I racconti di Grazia
La sottoveste
Penso che molti di noi conservino uno stipo, vero
o virtuale, in cui nascondere ricordi. Nel caso mio, avevo quasi dimenticato
quel cassetto in fondo che non apro da anni, in un mobile in cantina, con dentro
indumenti più che datati, fra cianfrusaglie spaiate.
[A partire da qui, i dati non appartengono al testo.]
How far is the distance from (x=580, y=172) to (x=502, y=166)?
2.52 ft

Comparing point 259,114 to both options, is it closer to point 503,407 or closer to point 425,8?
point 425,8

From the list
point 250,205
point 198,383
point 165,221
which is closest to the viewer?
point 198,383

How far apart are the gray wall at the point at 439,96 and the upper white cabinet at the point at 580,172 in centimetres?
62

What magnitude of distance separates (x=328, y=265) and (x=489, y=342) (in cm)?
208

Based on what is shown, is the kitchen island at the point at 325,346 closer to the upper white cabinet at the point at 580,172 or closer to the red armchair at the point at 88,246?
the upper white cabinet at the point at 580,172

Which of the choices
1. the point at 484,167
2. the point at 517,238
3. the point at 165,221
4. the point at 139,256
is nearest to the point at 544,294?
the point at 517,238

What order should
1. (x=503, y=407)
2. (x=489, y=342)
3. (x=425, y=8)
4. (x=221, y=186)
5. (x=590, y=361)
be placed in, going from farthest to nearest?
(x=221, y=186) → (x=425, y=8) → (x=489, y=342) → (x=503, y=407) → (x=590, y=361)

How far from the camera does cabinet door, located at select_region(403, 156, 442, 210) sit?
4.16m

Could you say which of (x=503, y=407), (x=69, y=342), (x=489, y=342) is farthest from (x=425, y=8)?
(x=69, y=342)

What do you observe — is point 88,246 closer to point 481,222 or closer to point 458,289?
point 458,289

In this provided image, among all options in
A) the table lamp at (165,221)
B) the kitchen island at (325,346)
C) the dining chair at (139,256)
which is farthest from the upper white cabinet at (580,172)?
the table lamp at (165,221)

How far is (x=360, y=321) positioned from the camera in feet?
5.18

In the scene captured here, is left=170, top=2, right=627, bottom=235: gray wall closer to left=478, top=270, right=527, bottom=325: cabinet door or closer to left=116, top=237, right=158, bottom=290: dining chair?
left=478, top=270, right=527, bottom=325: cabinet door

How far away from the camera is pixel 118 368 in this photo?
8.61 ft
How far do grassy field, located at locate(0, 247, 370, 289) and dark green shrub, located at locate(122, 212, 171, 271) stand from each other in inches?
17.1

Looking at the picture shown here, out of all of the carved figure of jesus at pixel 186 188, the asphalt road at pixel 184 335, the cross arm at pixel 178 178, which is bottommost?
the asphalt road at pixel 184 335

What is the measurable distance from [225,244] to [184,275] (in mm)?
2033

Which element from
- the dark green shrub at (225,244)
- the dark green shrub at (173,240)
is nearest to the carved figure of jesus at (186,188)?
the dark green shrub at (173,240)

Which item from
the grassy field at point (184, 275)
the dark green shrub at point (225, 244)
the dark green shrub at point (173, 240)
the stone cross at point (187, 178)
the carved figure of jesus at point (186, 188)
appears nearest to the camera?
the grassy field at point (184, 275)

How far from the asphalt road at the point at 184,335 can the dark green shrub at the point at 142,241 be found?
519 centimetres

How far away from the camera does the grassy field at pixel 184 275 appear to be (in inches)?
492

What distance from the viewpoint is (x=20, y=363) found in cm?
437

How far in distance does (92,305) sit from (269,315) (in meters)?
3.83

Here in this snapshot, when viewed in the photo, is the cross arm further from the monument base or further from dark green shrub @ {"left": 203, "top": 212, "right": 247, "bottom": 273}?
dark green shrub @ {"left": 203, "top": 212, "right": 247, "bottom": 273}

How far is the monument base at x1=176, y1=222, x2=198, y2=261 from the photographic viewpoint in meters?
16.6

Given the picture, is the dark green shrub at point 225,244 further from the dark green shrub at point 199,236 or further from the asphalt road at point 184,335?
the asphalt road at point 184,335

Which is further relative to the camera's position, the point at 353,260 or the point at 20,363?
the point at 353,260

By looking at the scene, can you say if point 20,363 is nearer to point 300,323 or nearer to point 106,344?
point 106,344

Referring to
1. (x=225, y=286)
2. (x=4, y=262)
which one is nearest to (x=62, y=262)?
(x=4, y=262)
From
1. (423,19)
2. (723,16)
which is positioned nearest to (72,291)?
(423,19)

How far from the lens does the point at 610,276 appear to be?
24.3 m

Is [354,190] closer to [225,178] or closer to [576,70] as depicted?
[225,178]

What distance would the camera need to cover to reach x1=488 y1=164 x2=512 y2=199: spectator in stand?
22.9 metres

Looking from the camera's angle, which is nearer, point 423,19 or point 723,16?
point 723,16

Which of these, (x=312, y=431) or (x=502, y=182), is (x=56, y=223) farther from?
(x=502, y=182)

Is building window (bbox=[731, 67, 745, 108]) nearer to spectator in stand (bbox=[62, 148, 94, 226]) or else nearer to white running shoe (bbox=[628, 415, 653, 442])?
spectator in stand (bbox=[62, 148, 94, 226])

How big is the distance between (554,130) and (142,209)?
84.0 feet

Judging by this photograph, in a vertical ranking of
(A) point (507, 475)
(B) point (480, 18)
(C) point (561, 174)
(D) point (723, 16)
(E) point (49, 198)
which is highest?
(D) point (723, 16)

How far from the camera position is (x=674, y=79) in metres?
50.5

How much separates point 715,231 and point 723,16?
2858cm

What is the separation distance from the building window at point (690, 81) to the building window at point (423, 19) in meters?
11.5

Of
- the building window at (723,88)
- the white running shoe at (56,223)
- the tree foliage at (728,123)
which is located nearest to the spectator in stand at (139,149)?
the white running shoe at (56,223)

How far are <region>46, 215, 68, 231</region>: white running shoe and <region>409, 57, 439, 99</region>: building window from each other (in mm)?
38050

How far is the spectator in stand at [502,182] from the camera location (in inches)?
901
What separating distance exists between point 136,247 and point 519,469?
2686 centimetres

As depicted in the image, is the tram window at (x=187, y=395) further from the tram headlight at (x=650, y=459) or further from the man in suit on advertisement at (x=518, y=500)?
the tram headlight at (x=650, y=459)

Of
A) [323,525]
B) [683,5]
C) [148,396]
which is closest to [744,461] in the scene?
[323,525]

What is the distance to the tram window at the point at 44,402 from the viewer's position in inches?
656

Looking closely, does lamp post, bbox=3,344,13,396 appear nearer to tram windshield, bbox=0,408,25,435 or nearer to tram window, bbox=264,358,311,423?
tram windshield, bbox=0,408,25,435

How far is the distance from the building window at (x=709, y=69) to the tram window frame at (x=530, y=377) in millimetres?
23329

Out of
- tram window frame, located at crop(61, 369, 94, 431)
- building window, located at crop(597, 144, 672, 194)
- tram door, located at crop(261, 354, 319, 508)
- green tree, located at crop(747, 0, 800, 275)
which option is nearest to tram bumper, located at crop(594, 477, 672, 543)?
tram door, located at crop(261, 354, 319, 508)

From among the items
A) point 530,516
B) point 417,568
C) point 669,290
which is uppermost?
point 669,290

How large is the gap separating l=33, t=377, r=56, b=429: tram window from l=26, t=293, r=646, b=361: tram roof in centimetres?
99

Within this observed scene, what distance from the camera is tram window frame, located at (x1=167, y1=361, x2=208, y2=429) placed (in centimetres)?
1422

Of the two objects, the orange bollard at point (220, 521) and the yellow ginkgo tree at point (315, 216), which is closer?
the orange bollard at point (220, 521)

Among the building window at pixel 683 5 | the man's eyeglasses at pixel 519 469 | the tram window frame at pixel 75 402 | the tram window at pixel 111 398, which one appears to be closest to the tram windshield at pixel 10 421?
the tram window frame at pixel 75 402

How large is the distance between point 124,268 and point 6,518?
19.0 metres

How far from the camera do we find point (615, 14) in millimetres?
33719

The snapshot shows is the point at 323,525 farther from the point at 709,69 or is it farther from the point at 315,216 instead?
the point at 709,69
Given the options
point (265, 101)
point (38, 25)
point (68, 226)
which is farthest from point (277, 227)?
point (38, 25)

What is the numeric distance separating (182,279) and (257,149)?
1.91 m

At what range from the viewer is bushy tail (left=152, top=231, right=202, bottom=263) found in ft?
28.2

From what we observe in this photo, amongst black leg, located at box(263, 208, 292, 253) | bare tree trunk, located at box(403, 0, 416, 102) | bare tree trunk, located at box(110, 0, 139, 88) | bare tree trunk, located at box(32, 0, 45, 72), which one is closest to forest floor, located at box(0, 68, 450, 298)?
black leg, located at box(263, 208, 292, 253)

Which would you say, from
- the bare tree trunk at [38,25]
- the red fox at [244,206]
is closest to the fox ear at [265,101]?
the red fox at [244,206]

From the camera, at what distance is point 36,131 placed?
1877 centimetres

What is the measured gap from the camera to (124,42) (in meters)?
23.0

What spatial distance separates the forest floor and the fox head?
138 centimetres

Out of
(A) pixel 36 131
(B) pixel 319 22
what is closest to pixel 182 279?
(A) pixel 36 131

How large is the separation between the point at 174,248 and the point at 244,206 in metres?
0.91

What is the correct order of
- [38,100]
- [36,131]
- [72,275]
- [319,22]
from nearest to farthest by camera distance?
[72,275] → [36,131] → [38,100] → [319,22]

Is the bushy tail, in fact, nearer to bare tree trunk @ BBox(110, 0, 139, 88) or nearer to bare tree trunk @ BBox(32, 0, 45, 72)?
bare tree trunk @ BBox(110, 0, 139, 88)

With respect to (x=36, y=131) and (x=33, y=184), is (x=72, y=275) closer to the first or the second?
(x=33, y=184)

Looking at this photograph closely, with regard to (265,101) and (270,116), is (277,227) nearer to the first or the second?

Chiuso male, lasciava
intravedere la bretella di una sottoveste, veramente, della sottoveste per eccellenza,
visto che aveva vestito (o svestito?) il corpo di donne della mia famiglia,
mutando foggia negli anni.
Non è un segreto il fatto che un tempo non si gettasse nulla.
Oggi, il verbo “rimodernare” non avrebbe senso e farebbe sorridere
i nostri figli.
In origine, ampia e intarsiata di entre deux a sfilato siciliano (pensate la
fatica delle sfilatrici e ancor più a quella delle rammendatrici che
dovevano reinserire i fili erroneamente estratti!) aveva vestito la delusione
sicula di zia Ignazia. Avrebbe dovuto sottostare al suo abito di nozze, se il
moroso non l’avesse piantata a pochi giorni dal matrimonio.
Ridotta, accorciata, aveva in seguito, vestito la civetteria di Hena, mia madre
che aveva preteso la si tingesse di rosa acceso e che i ricami e il pizzo ornassero
piuttosto la scollatura, così da renderli semimanifesti in un tivedoenontivedo,
di ingenua malizia. Così la ricordo occhieggiare dai suoi mitici talilleur,
quelli con la gardenia all’occhiello.
In un passato meno lontano – priva di buona parte degli abbellimenti –
è stata ridotta a sottovestina per i miei anni infantili. Ricordo la
disperazione per averla strappata all’orlo, cercando di salire sui rami
di un ciliegio, ospite di zii in campagna.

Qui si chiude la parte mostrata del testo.